*** PROVIDED RECORDS Section Begins ***

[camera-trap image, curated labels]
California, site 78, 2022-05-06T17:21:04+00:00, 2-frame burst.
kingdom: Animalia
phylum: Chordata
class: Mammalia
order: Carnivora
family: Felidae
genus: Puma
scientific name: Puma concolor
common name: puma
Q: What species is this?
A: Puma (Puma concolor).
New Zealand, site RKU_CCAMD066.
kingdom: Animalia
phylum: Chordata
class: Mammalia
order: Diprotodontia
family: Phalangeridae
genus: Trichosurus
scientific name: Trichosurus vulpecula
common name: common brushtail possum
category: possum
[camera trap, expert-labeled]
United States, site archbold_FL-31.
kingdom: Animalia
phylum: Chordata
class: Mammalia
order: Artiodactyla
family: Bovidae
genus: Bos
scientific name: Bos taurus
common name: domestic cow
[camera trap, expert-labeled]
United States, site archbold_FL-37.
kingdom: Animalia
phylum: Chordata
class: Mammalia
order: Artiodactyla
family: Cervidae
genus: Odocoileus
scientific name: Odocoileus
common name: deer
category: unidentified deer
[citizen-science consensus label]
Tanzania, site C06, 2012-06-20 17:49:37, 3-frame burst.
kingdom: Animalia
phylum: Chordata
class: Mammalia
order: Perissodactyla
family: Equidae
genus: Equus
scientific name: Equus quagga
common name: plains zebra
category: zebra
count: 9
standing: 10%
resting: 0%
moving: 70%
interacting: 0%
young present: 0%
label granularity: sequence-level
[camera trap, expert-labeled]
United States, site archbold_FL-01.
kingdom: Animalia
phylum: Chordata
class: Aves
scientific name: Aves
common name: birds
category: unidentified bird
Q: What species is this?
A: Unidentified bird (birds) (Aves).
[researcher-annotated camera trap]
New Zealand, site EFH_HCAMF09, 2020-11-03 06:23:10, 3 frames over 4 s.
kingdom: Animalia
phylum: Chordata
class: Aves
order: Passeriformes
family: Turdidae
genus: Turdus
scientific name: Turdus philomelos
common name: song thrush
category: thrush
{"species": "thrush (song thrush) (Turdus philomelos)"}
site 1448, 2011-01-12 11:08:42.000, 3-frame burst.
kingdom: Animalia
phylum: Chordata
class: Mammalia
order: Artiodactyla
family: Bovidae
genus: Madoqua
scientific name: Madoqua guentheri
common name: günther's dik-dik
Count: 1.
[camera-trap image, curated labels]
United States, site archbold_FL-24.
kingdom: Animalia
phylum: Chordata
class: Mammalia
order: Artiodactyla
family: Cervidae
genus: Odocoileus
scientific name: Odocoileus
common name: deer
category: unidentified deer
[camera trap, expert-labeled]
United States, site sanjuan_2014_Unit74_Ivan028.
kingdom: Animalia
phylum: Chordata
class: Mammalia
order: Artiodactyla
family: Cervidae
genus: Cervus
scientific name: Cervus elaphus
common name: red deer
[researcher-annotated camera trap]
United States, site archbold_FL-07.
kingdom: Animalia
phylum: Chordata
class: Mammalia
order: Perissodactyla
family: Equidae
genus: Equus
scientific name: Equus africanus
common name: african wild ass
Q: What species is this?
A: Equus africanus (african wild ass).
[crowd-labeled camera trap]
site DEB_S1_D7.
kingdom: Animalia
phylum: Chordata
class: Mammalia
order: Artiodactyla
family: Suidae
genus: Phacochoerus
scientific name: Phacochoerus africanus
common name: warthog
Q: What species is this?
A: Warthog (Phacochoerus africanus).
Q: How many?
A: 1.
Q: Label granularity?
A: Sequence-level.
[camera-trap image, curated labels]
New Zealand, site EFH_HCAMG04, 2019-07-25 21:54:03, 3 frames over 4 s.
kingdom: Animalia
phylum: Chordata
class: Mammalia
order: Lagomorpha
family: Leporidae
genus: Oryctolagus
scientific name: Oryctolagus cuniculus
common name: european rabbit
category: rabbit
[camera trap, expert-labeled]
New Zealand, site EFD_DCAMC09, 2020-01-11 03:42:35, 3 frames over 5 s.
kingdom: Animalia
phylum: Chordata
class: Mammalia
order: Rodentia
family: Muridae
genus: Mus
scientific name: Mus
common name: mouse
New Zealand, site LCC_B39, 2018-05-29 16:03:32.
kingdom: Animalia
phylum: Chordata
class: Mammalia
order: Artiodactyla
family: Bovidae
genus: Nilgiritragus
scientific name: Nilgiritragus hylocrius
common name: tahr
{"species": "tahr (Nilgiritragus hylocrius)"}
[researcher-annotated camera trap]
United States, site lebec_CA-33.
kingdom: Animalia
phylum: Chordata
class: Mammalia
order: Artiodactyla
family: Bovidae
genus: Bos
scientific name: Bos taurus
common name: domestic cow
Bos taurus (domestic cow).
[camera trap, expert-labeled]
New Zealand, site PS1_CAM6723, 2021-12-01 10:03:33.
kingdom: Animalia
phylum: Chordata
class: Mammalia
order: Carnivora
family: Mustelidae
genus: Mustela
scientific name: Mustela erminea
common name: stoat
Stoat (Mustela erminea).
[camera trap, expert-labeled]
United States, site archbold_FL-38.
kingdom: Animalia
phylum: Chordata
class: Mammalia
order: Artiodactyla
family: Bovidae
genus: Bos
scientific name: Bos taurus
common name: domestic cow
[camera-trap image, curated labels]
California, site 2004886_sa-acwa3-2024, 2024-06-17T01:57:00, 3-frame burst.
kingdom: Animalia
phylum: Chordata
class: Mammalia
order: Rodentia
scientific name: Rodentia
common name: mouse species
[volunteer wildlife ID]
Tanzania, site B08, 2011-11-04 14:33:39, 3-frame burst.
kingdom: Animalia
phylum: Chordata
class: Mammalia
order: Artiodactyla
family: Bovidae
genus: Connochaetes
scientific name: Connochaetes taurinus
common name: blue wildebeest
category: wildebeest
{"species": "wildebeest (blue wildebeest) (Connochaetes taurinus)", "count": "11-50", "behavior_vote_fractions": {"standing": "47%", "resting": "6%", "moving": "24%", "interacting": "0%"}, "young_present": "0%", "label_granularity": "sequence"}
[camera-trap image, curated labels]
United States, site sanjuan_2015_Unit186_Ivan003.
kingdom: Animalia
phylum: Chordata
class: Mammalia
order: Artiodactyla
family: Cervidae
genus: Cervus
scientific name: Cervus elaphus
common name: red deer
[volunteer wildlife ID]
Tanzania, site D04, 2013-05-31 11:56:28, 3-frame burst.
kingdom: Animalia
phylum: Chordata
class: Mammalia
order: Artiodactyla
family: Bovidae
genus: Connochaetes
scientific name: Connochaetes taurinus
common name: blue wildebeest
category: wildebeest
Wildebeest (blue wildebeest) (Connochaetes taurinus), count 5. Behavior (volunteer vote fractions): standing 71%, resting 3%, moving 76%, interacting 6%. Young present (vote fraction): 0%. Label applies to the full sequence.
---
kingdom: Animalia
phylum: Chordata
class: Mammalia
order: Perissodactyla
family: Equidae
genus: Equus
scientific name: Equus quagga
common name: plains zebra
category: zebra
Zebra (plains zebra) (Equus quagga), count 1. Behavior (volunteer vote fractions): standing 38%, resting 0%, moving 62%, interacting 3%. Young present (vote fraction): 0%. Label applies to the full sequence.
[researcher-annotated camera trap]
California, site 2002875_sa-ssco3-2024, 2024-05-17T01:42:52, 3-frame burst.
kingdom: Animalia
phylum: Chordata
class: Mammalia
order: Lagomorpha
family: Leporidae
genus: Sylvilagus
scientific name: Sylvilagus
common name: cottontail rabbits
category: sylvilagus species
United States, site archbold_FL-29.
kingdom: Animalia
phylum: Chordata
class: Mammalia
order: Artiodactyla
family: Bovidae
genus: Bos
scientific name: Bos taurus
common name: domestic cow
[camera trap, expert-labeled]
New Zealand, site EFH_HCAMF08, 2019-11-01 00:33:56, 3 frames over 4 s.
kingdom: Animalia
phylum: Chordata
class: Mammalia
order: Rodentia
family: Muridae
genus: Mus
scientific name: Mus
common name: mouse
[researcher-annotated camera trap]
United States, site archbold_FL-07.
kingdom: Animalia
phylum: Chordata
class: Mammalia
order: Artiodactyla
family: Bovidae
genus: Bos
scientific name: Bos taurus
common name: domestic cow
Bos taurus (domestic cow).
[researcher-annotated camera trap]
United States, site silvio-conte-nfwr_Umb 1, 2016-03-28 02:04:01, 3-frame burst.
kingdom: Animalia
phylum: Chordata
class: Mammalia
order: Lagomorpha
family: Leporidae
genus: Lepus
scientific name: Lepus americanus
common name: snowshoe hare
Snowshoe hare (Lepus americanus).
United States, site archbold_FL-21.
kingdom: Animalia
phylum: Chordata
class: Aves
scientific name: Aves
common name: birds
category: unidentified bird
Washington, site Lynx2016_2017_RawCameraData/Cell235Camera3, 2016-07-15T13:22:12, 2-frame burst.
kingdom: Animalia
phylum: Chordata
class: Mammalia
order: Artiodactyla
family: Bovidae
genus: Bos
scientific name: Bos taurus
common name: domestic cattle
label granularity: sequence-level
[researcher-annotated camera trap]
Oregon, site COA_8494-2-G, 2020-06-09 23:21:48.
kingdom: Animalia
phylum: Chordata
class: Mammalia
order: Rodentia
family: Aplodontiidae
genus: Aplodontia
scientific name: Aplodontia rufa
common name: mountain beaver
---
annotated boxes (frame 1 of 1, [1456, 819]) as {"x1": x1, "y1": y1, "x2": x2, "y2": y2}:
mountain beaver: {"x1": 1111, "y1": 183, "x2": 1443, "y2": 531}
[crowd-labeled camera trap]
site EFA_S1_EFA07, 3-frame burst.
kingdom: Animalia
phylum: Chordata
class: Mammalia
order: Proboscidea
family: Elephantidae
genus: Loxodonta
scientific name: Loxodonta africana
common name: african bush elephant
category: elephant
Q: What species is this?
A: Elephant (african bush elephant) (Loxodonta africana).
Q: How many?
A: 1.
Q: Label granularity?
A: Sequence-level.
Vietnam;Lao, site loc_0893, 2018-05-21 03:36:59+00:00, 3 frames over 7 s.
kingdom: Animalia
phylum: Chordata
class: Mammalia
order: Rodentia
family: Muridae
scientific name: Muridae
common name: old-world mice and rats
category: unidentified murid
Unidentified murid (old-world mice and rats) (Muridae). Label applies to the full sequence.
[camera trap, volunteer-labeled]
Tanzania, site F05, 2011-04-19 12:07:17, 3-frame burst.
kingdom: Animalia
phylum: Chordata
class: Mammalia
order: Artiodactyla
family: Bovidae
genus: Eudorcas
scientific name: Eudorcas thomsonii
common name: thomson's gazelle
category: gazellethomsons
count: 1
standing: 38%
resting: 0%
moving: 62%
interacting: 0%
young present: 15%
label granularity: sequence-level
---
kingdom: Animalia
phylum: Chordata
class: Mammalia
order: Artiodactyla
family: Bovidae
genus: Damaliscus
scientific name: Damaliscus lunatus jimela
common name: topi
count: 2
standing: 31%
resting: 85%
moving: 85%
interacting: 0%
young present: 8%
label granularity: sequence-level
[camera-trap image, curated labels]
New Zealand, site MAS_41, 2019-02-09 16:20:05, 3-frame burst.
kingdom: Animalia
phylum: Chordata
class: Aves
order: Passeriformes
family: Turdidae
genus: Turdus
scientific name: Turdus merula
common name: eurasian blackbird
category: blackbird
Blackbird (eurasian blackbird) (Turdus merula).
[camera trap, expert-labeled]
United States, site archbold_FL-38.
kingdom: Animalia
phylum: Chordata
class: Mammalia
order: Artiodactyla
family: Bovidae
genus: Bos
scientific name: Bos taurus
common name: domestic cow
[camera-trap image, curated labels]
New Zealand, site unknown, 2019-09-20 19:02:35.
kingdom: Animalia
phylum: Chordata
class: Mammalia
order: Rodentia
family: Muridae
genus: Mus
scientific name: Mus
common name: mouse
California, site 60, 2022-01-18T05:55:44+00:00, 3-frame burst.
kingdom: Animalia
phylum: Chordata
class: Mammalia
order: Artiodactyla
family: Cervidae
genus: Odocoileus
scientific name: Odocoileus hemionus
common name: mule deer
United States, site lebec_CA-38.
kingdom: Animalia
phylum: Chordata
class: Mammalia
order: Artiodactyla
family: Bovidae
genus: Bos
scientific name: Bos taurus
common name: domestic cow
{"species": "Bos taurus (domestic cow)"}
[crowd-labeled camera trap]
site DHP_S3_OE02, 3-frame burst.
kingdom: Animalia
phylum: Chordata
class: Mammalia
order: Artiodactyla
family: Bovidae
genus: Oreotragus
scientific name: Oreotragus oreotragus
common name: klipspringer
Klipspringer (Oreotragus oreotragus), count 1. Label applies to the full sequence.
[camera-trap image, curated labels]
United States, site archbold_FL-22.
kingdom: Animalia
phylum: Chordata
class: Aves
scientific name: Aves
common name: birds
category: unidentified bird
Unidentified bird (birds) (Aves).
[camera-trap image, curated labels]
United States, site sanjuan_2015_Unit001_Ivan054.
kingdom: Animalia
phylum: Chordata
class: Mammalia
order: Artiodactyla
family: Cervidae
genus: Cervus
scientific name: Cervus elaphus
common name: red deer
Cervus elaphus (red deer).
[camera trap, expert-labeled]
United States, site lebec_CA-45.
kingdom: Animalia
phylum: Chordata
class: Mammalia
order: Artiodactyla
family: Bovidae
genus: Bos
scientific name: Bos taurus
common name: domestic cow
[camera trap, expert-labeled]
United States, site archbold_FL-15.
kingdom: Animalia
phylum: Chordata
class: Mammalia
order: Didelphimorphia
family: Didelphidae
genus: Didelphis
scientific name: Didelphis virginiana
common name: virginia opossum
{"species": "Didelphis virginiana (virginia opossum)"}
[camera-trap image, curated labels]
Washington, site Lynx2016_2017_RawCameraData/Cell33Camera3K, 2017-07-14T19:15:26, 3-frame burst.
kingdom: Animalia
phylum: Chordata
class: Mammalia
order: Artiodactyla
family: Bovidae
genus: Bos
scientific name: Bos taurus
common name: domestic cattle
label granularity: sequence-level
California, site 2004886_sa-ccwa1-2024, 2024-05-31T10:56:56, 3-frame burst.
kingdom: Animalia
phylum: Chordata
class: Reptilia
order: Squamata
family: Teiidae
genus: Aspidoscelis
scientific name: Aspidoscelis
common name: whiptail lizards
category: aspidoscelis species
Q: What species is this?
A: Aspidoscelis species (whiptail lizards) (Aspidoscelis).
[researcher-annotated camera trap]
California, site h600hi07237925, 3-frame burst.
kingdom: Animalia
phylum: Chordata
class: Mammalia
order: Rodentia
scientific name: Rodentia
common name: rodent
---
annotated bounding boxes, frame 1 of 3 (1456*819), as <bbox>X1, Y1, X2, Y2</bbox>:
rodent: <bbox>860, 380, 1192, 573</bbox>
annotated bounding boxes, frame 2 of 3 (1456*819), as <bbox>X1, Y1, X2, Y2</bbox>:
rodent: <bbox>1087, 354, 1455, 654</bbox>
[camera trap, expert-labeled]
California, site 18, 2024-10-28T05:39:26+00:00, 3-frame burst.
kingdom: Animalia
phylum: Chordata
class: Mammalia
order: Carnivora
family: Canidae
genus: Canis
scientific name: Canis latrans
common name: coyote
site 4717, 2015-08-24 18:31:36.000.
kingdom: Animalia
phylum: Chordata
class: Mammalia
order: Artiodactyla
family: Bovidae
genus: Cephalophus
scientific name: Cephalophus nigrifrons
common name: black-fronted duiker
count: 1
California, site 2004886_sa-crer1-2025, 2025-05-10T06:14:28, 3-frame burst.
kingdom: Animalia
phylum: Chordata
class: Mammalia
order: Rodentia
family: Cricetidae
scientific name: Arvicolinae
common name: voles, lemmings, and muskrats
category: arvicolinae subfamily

*** PROVIDED RECORDS Section Ends ***

YOUR OBJECTIVE: Output exactly the line containing "2025-05-10T06:14:28, 3-frame burst." together with every line after it, ending at the final line of the entries.

FINISHED TASK:
California, site 2004886_sa-crer1-2025, 2025-05-10T06:14:28, 3-frame burst.
kingdom: Animalia
phylum: Chordata
class: Mammalia
order: Rodentia
family: Cricetidae
scientific name: Arvicolinae
common name: voles, lemmings, and muskrats
category: arvicolinae subfamily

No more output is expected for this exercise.